本文:
コロナ禍で劇的に増えたオンラインコミュニケーションの機会。いまや、仕事の会議も、子供の保護者同士の集まりも、友人や親族との交流も、ビデオ会議やチャットを使って行うのが当たり前になっています。
オンラインコミュニケーションは対面に比べると歴史が浅い分、発展の余地がありそうです。適切なマナーで、より円滑にすることもできるはず。マナーコンサルタントの西出ひろ子さんが、オンライン飲み会でのマナーを教えてくれました。
参加スタイルは多様で当然と思っておく
西出さんは「オンライン飲み会で大切なことは、参加したみんなが無理なく楽しめること。だからマナーも、そのためにどう振る舞うのが適当かを考えていくといいですね」と話します。
参加者がそれぞれ自宅からつなぐケースがほとんどのオンライン飲み会では、外出先で会うのとは違って、それぞれの家庭の事情や自宅の環境に影響を受けやすいもの。多様な状況で参加することになるので、何事も無理強いせず許容する方向で考えるべきと西出さんはいいます。
「例えば、顔出しはしないけど音声だけつながって楽しくおしゃべりしながら飲むのもアリですよね。そのときは、私なら『最近、愛犬の具合が悪くて。今日はカメラ切っておくね。急に退室したらごめんね』などとホスト役のかたにあらかじめ伝えておくか、チャットに打ち込むかしますね。言えることは言ってしまったほうが、誤解が生じません」
カメラのオンオフ、背景の実景やバーチャルにこだわらない
カメラをオンにするかどうか、背景は実景かバーチャルか、そういった参加スタイルがバラバラでもこだわらない心構えそのものがマナーといえそうです。
「参加時間についても同様で、途中参加や途中退室も認め合うと気が楽です。何時から何時までは必ず参加しなければいけないとなったら、縛られているようで楽しめないですよね。
若い頃は、リアル飲み会で1次会から2次会へ移動する際、『どうする? 行く?』と周りの動向を確認し合った経験が誰しもあると思います。それはそれでいい思い出かもしれませんが、今はもう周りと足並みをそろえるのは卒業でいいのでは。
誰かが退室したときに『付き合いが悪い』と捉えることや、事情があって退室したいのに無理に残ることは、誰の得にもなりません。みんなでハッピーになる方向を目指すのがマナーです」
ホスト役が最も大切にすべき2つのこと
また、オンライン飲み会では、リアルの集まり以上に、ホスト役が重要というのが西出さんの考えです。
「オンライン飲み会は席数や物理的な距離といった制約がない分、いろんな人を気さくに招待して大人数になるようなこともありますよね。そういう会では、参加者全員がよく知る友人同士というわけでもなかったりします。そんなときこそ、ホストの出番。

提供データ:
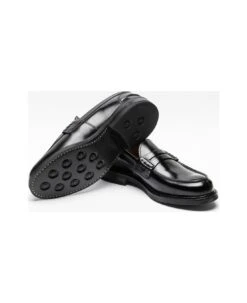 Church's Dlw Black Bookbinder Penny Loafer -Volk Clothing Sales c326971a53716f00b33972294400e6fa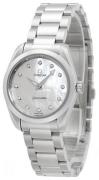 Omega Dameur 220.10.28.60.55.001 Seamaster Aqua Terra 150M Hvid/Stål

課題:
A: 本文によると、西出ひろ子さんの職業は何か。
B: 本文の「オンラインコミュニケーションは対面に比べ」から始まり「るようで楽しめないですよね。」まで続く部分を、「オンライン飲み会」を「リモート飲み会」に改めて示せ。
行は参照しなくてよい。

解答:
A: マナーコンサルタント。

B:
オンラインコミュニケーションは対面に比べると歴史が浅い分、発展の余地がありそうです。適切なマナーで、より円滑にすることもできるはず。マナーコンサルタントの西出ひろ子さんが、リモート飲み会でのマナーを教えてくれました。
参加スタイルは多様で当然と思っておく
西出さんは「リモート飲み会で大切なことは、参加したみんなが無理なく楽しめること。だからマナーも、そのためにどう振る舞うのが適当かを考えていくといいですね」と話します。
参加者がそれぞれ自宅からつなぐケースがほとんどのリモート飲み会では、外出先で会うのとは違って、それぞれの家庭の事情や自宅の環境に影響を受けやすいもの。多様な状況で参加することになるので、何事も無理強いせず許容する方向で考えるべきと西出さんはいいます。
「例えば、顔出しはしないけど音声だけつながって楽しくおしゃべりしながら飲むのもアリですよね。そのときは、私なら『最近、愛犬の具合が悪くて。今日はカメラ切っておくね。急に退室したらごめんね』などとホスト役のかたにあらかじめ伝えておくか、チャットに打ち込むかしますね。言えることは言ってしまったほうが、誤解が生じません」
カメラのオンオフ、背景の実景やバーチャルにこだわらない
カメラをオンにするかどうか、背景は実景かバーチャルか、そういった参加スタイルがバラバラでもこだわらない心構えそのものがマナーといえそうです。
「参加時間についても同様で、途中参加や途中退室も認め合うと気が楽です。何時から何時までは必ず参加しなければいけないとなったら、縛られているようで楽しめないですよね。